> [EXERCISE SET]
1. Answer these about the Throwback Thursday blog post, one line each:
(a) On what date was the post written?
(b) Whose social media accounts does the writer manage?
(c) Which costume does the writer name as a favorite?
2. What three things does the Throwback Thursday blog post say people love to complain about?
3. Can you pick up the Throwback Thursday blog post after its last sentence and keep it going?

> [TEXT SEGMENT]
Thursday, October 30, 2014

Throwback Thursday, selfies, etc.

Sorry I'm not sorry ... but I love social media shit like this.

So many people love to complain about #tbt or selfies or too many political posts during election season (OK, that last one really might be a valid complaint), but like, no one is making you check your news feed or Twitter account every day, riiiiiiiiight? Keep scrolling if you're annoyed! The Internet is not all about you. /End rant.

-- But I still don't want to play Candy Crush or Cityville so you CAN stop inviting me anytime now, yaknow? I get actual notifications about that shit, which makes it a different story. -- 

[On a side note, I wish I could post a version of paragraph two to the people who comment on my TV station's SM accounts! Which I manage. Seriously, if I had $1 for every person who chimed in with "who cares," I could have retired years ago. Like, really guys? You don't care about what the president did today/who died in what car crash/what the weather will be like in Tahoe? KEEP SCROLLING, you awful, selfish people. So -- to all my millions of blog readers: If you've ever commented "who cares" on a professional organization's social media page, unfriend me now (wait, there are only 3 of you?)  And to anyone else -- Someone cared about that post and I think you're the worst.]

[And don't email us, either, about how BIAS we are. The word is biased. Let's get that straight first, then we can continue the chat]

OK. Now that that's out of the way, let's put up some m-f fun pics, righttttttt?

Because it's Throwback Thursday Halloween edition and I'm loving the shit out of everyone else's pics so I wanted to share some of my own.

We'll start with Corduroy. By the way, I consider myself a great speller and I just Googled "Corderoy" with an E. Google was like, "girlllllllll, did you mean to spell that shit correck? I gotchu."

My mom sent me about 50 pics too many of my Coey costume, so here goes --

Who smiles like that?
I'll be over here.

 
Hi!
Look how covered up I was! What a prude. Also, California kids don't know how lucky they have it. It might rain tomorrow and people are losing their minds. Granted, it's 75 here today so that's a pretty big hit. But tonight, when my mom asked me what my favorite costume was (Belle, obvs), I was like, "ughhhh, I hated covering ALL the costumes in my jacket and winter shit."

> [SUPPLIED ENTRIES]
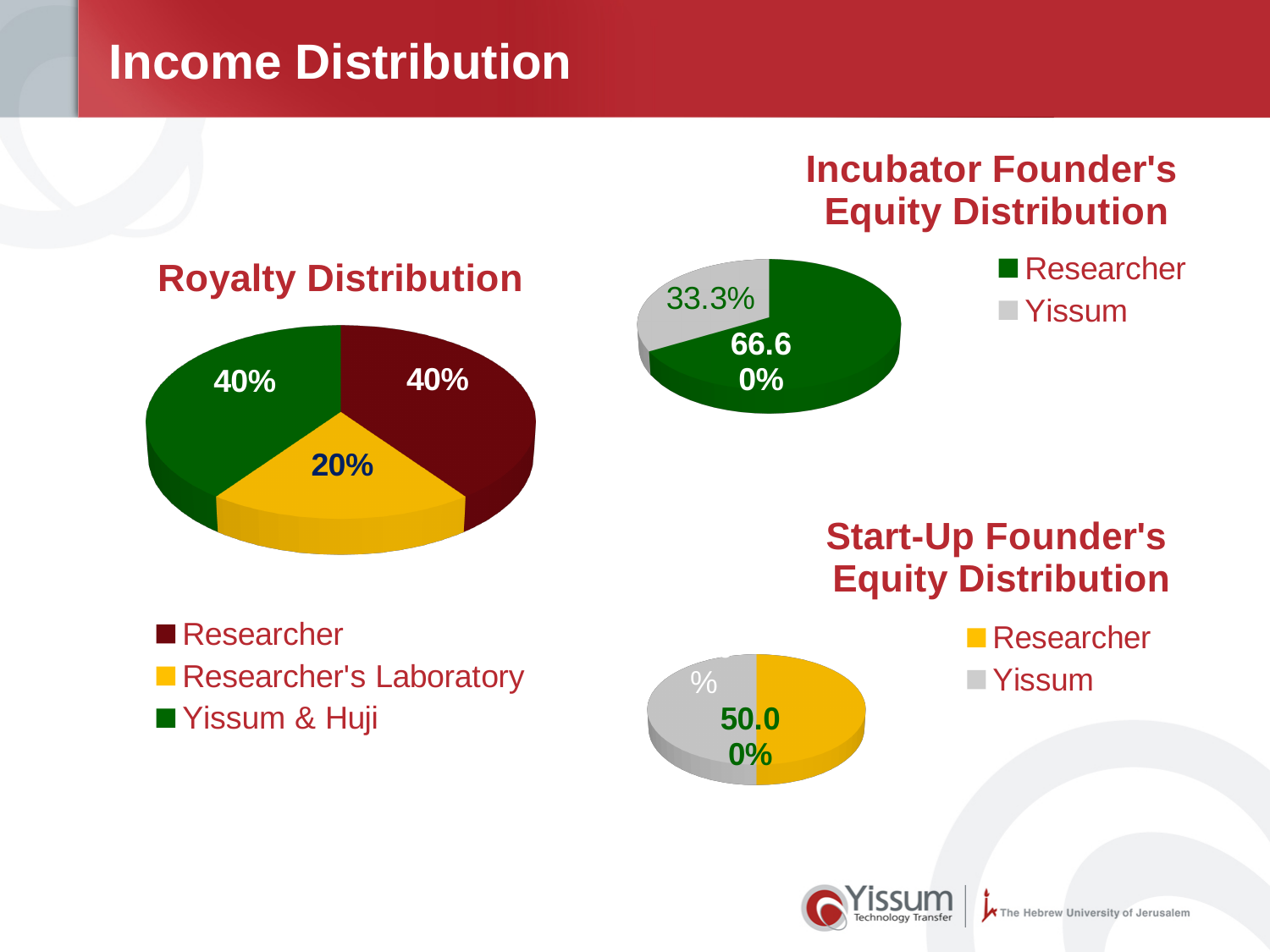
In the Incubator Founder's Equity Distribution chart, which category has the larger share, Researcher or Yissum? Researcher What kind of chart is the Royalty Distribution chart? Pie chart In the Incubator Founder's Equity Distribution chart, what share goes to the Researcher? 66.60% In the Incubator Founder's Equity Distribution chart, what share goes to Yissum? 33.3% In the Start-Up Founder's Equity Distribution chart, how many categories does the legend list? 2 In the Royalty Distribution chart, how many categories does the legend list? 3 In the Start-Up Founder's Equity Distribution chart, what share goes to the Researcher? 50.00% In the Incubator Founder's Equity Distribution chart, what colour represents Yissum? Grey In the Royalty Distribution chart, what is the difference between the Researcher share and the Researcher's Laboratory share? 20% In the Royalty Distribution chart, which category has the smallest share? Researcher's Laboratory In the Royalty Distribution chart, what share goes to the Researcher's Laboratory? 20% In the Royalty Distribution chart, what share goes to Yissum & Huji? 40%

* * *

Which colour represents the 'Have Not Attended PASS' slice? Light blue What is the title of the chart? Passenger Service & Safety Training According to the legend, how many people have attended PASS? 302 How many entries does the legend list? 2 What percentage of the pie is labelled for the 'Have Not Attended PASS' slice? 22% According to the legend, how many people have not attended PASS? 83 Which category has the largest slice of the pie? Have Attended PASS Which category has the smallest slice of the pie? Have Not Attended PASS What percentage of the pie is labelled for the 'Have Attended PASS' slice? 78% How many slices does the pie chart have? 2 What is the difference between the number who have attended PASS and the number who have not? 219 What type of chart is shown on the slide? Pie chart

> [RESPONSES BY TASK]
1.
(a) Thursday, October 30, 2014
(b) The writer's TV station's
(c) Belle

2. #tbt, selfies, and too many political posts during election season

3.
Me and Leese Geese

She was like, "No, you REALLY had to cover up the year of the Egyptian costume. Was that the time it rained and I got pneumonia?" I was all, "Yeah, as if there were just ONE year we had to bundle up!" Urrrry year, yo.

[Honorable mentions go out to my Princess outfit (I capitalized because this wasn't just any old basic princess, this was Mario's girl), the aforementioned Egyptian and the poodle skirt costume.]

Oh, and I'll throw in a pic with my BFF Jessie who I always thought was the coolest and most sophisticated friend EVER! She always got to wear exciting sparkly outfits and I looked like some kind of LL Bean/Little House on the Prarie dick, complete with braids and plaid.


Jessie is COVERED IN LEAVES and I can still tell she looks cooler than me. Do I spy some kind of leotard? Damn, mom. I lose again.

So, then I grew up and the costumes got sluttier. Because life.


Is it scary that this was 10 YEARS AGO?
Fast-forward to 2007. I had some more poor/college costumes in between, I'm sure. Just no photographic evidence on hand, TFG.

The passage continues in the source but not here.